**TESTO**

************

La Chiesa valdese attende la ratifica parlamentare di una modifica dell’Intesa.
Sì, ed è abbastanza anomalo che, nonostante due presidenti del Consiglio abbiano firmato la revisione, diversi Parlamenti non siano riusciti ad approvare la norma in via definitiva. Ma la nostra particolare questione è solo un tassello di un problema più ampio che riguarda molte altre confessioni, alcune delle quali ancora senza alcuna Intesa. In questo senso auspichiamo che questo Governo e questo Parlamento intendano assumere seriamente la questione. Quanto a noi faremo certamente la nostra parte, non solo per i valdesi e i metodisti italiani, ma per tutte le minoranze religiose presenti in Italia e, vorrei dire, anche per i tanti cattolici che hanno a cuore valori di laicità e di pluralismo.

Qualche giornale ha scritto che quest’anno la Chiesa valdese “ha fatto il pieno” dell’otto per mille.
Vorrei sapere che cosa dice della Chiesa cattolica, allora… Comunque è vero: quest’anno - e ci si riferisce alle dichiarazione dei redditi di tre anni fa - abbiamo registrato un significativo aumento di contribuenti che hanno destinato a noi il loro otto per mille. Crediamo sia un riconoscimento alla nostra gestione dei fondi: trasparente, laica e pluralista: rendicontiamo pubblicamente i fondi ricevuti; non destiniamo neanche un euro a finalità di culto; sosteniamo molti progetti gestiti da enti ed associazioni non valdesi ed esterne al mondo protestante, sia in Italia che all’estero.

Un anno ecumenicamente piatto?

************

Dati registrati
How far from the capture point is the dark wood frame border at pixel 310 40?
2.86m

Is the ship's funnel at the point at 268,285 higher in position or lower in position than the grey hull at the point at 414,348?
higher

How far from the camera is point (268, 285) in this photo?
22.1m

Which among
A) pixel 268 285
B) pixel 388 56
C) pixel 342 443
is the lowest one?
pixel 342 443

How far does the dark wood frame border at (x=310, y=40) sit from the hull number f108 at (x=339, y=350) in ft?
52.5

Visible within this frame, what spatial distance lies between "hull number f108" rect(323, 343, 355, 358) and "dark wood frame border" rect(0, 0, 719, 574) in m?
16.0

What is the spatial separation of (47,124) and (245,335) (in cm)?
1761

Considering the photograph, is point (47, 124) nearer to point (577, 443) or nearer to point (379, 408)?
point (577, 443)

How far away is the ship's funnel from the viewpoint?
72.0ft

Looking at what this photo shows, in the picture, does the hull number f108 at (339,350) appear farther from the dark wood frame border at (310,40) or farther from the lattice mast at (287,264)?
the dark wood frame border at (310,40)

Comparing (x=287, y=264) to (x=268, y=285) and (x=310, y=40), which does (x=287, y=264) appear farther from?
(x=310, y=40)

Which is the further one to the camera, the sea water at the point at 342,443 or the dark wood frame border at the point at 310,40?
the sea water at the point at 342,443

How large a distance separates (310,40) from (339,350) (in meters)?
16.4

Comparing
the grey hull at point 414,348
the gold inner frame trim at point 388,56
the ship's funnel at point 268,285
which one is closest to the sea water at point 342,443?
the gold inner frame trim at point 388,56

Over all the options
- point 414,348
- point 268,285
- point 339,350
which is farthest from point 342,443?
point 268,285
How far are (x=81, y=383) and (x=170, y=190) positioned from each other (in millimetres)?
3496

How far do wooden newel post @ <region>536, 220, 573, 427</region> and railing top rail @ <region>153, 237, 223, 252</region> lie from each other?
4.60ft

************

**CONSEGNA**
Trascrivi dal testo sulla Chiesa valdese il brano che comincia con "La Chiesa valdese attende" e termina con "e di pluralismo.".

**SOLUZIONE SVOLTA**
La Chiesa valdese attende la ratifica parlamentare di una modifica dell’Intesa.
Sì, ed è abbastanza anomalo che, nonostante due presidenti del Consiglio abbiano firmato la revisione, diversi Parlamenti non siano riusciti ad approvare la norma in via definitiva. Ma la nostra particolare questione è solo un tassello di un problema più ampio che riguarda molte altre confessioni, alcune delle quali ancora senza alcuna Intesa. In questo senso auspichiamo che questo Governo e questo Parlamento intendano assumere seriamente la questione. Quanto a noi faremo certamente la nostra parte, non solo per i valdesi e i metodisti italiani, ma per tutte le minoranze religiose presenti in Italia e, vorrei dire, anche per i tanti cattolici che hanno a cuore valori di laicità e di pluralismo.